Para o custeio básico de operação, o museu necessita de R$ 300 mil mensais, quantia irrisória, se se pensar nos milhões gastos em patrocínio no País, mas cada vez mais difíceis de captar. Principalmente, se levarmos em conta o crescente desprestígio da instituição, que parece ter deixado para trás a fase áurea das grandes exposições, que lhe garantiram grande público e visibilidade na mídia em meados da década de 90. Hoje, multiplicaram-se as instituições capazes de realizar eventos internacionais de grande porte, normalmente, vinculadas a instituições financeiras de peso.

Em termos de conteúdo, a situação também é grave, uma vez que não há nenhum tipo de política curatorial, de projeto de ação cultural do museu. Afinal, entre as funções primordiais, estão a preservação e divulgação do acervo (bem menos visível, mas muito mais importante do que qualquer grande exposição de Monet, por exemplo). Há obras precisando de restauro e obras-primas do acervo são emprestadas com freqüência, como forma de captar recursos extras, o que desfalca a coleção. É o caso, por exemplo, de uma série de obras de Degas, que, recentemente, passearam pelo México, EUA e seguem para a Europa (com a anuência, obrigatória, do Instituto de Patrimônio Histórico e Artístico Nacional).

Hoje, é público e corrente o descontentamento da classe artística. “É fundamental rever o papel dessa instituição; a responsabilidade tem de ser dividida entre várias instâncias; repensar a relação entre o público e o privado”, afirma o curador e organizador do Fórum Permanente de Museus, Martin Grossmann.

Uma das dificuldades do Masp está exatamente neste ponto: o museu foi concebido desde o início como uma ação privada, um pouco nos moldes das instituições norte-americanas. Mas lá, ser sócio de um museu implica em contribuir – também financeiramente – para com ele. Aqui, nem o privado nem o público se sentem responsáveis. “É um museu à deriva”, afirma Paulo Climachauska.

“Para mim, é um museu blindado, é uma caixa-forte”, afirma Maria Bonomi, cuja formação artística está fortemente vinculada à história do museu. “É necessário que ele volte a ser uma referência mais íntima para nós, que pertença mais à sociedade”, conclui, acrescentando que lamenta que outras instituições, como a Bienal de São Paulo, também estejam isoladas da coletividade e respondam aos interesses de um pequeno grupo da elite.

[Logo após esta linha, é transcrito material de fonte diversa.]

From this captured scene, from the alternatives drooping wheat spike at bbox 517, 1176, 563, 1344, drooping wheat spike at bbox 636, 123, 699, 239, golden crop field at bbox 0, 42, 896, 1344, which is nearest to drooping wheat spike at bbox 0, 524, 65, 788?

Como Climachauska e Maria, Nazareth Pacheco também lamenta a atual situação do Masp. “Hoje, ele é um museu quase morto; que, em termos de eventos e programação, está muito aquém do que se espera de um Masp”, diz ela, que também crítica a estética de shopping center que resultou da reforma feita ao prédio, um marco da arquitetura moderna.

Muitos são os pontos nevrálgicos do Masp. Mas, talvez, o mais grave seja o fechamento sobre si mesmo; a falta de transparência e de diálogo com outras instâncias da sociedade brasileira, que, aliás, nunca se envolveu de fato com o museu. Nem a identidade de todos os sócios que compõem essa sociedade civil é conhecida do público (a página do museu na internet elenca apenas o nome daqueles que têm cargos nos Conselhos Administrativo e Fiscal).